L’une des fédérations nationales avec lesquelles nous travaillons a mis en place un réseau social interne qui fonctionne a peu près comme Facebook. Ça peut être une piste de travail. C’est grâce à ce type d’échange que le programme AdB-SolidaTech pourra répondre au plus grand nombre de besoins exprimés par le secteur associatif, en capitalisant sur les expériences et pratiques d’autres associations, y compris celles qui évoluent dans d’autres domaines activités.
Merci Loïc pour cet échange et merci de nous avoir donné un aperçu des coulisses de Greenpeace !

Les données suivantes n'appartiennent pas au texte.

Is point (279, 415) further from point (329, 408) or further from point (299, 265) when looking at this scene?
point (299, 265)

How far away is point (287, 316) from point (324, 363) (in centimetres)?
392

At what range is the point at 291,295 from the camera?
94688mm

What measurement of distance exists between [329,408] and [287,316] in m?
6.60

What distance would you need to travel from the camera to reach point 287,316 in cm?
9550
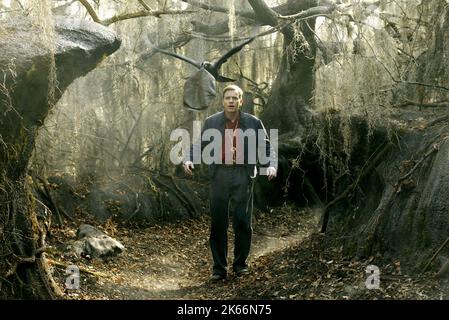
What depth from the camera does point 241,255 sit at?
625 cm

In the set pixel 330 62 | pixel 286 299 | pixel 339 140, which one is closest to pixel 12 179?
pixel 286 299

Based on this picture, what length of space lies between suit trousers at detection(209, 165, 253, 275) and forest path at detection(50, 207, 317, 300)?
0.77 feet

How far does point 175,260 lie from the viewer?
8.16 m

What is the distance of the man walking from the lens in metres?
6.04

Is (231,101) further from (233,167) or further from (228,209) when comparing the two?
(228,209)

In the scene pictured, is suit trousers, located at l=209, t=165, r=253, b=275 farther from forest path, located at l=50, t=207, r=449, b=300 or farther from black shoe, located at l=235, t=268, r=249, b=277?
forest path, located at l=50, t=207, r=449, b=300

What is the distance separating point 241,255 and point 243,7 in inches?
263

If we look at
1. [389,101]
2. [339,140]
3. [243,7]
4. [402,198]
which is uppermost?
[243,7]

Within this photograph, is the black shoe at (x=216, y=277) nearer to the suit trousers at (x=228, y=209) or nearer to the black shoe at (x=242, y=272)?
the suit trousers at (x=228, y=209)

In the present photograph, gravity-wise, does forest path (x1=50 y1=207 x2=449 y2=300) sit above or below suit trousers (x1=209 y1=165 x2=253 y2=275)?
below

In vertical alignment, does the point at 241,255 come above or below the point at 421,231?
below

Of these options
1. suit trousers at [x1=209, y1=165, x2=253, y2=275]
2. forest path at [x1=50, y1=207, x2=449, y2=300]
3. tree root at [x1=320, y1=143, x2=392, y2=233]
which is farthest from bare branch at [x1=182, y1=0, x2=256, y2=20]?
tree root at [x1=320, y1=143, x2=392, y2=233]

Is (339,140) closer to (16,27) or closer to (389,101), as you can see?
(389,101)

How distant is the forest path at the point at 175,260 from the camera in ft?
19.0
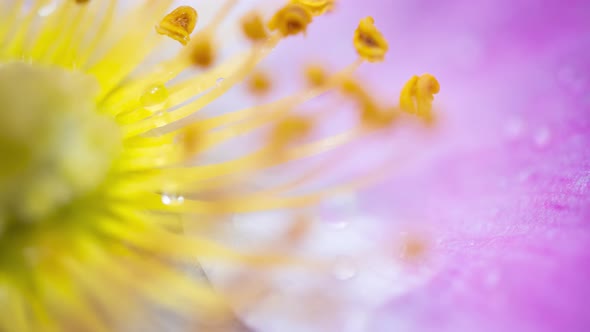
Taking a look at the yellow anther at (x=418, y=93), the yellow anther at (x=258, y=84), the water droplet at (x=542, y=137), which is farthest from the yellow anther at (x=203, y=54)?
the water droplet at (x=542, y=137)

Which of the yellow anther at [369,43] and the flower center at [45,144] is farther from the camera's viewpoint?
the yellow anther at [369,43]

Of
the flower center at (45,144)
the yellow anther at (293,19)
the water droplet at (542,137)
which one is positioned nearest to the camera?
the flower center at (45,144)

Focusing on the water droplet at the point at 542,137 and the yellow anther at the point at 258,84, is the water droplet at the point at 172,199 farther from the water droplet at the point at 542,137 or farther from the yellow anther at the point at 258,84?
the water droplet at the point at 542,137

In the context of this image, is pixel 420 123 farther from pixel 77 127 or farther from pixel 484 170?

Propos de Loïc Prévotat, Responsable Informatique de Greenpeace France, recueillis par Vincent Blanchard, Responsable du programme SolidaTech.
* groupware : logiciel de partage de document et de travail collaboratif (comme Microsoft Exchange par exemple ou encore eGroupware)
* IPBX : système utilisé en entreprise qui assure l'acheminement de toute ou partie des communications en utilisant le protocole internet (IP), en interne sur le réseau local (LAN) ou le réseau étendu (WAN) de l'entreprise. (source : http://fr.wikipedia.org/wiki/IPBX)
* détective OGM : il contribue à repérer les OGM dans les produits alimentaires, à les éliminer des rayons de son supermarché et ainsi à montrer aux industriels de l'agroalimentaire qu’il n’en veut pas dans son assiette
* flashcode : sous forme de modules noirs dans un carré à fond blanc, il permet une fois scanné et décodé d’accéder à un plus grand nombre d’informations qu’un code barres traditionnel. Les flashcodes peuvent mémoriser des adresses web, du texte, des numéros de téléphone, des SMS ou autres types de données. (source : http://fr.wikipedia.org/wiki/Code_QR)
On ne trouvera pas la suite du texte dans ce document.